This article first appeared in the St. Louis Beacon, Jan. 11, 2010 - There’s buzz this morning about a new study showing that at least five times as many high school and college students report suffering from anxiety and other major mental health problems now as during the Great Depression era.
The results might not come as a surprise to parents (or students themselves) who notice increasing competition to get into top schools and complain of other stresses that come with teenage life. There’s also more medical attention on mental illness these days, and young people on balance are undoubtedly more willing to report their anxiety and stress.
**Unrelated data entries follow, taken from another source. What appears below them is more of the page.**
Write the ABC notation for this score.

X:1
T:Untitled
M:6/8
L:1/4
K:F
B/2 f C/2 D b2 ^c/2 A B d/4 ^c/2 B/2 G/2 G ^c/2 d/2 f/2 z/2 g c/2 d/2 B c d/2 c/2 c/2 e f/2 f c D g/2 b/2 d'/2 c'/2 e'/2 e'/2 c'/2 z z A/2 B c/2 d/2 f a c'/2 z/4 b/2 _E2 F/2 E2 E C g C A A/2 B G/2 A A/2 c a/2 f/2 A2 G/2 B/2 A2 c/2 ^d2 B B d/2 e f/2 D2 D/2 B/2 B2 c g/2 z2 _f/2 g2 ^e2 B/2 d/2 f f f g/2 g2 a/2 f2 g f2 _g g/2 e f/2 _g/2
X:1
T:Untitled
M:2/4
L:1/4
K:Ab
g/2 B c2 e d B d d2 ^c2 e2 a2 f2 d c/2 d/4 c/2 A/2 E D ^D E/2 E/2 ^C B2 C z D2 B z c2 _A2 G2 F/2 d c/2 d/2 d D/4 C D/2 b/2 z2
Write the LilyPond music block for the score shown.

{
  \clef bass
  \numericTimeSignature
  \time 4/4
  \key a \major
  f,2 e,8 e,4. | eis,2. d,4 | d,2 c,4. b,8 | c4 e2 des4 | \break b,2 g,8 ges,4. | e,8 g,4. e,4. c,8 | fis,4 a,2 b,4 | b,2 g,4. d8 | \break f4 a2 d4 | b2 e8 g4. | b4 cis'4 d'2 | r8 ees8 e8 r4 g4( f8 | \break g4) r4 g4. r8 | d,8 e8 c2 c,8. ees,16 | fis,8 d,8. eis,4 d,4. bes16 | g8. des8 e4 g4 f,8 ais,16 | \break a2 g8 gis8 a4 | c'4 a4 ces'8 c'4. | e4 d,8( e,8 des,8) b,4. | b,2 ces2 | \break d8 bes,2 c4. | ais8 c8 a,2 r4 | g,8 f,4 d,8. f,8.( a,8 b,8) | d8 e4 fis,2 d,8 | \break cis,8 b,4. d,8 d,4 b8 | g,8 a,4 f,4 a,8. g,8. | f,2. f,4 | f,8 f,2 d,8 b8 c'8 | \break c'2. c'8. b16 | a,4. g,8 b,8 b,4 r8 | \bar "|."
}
The study, to be published in Clinical Psychology Review, looked at more than 77,000 responses from high school and college students to a popular psychological survey called the Minnesota Multiphasic Personality Inventory that has been used since the 1930s. Researchers at five universities analyzed the data and found that the number of young people reporting mental health problems, such as depression, increased steadily over the past 70 years, with the most frequent reporting coming in the past decade.
For instance, just 5 percent of college students in 1938 scored above 70 on the MMPI scale for hypomania, which measures anxiety and unrealistic optimism, whereas roughly 40 percent hit that mark by 2007.
In a press release put out by San Diego State University, psychology professor and the study’s lead author Jean Twenge said that “students have always had higher anxiety than the general adult population, but the increase over time is startling.”
In “Generation Me: Why Today’s Young Americans Are More Confident, Assertive, Entitled – and More Miserable Than Ever Before,” Twenge wrote about the affects of so-called pop culture pressures on the mental health of young people. The study also found an increase in students having narcissistic attitudes and displaying anti-social behavior. But it doesn’t show a definitive correlation between cultural pressures and reports of increasing mental health problems.
As an Associated Press article about the study notes, some skeptics say that the sample data might not have been representative of all college students. And, of course, there’s the question of whether increased awareness of mental health services and programs that are available to students now (compared with in decades past) might skew the data.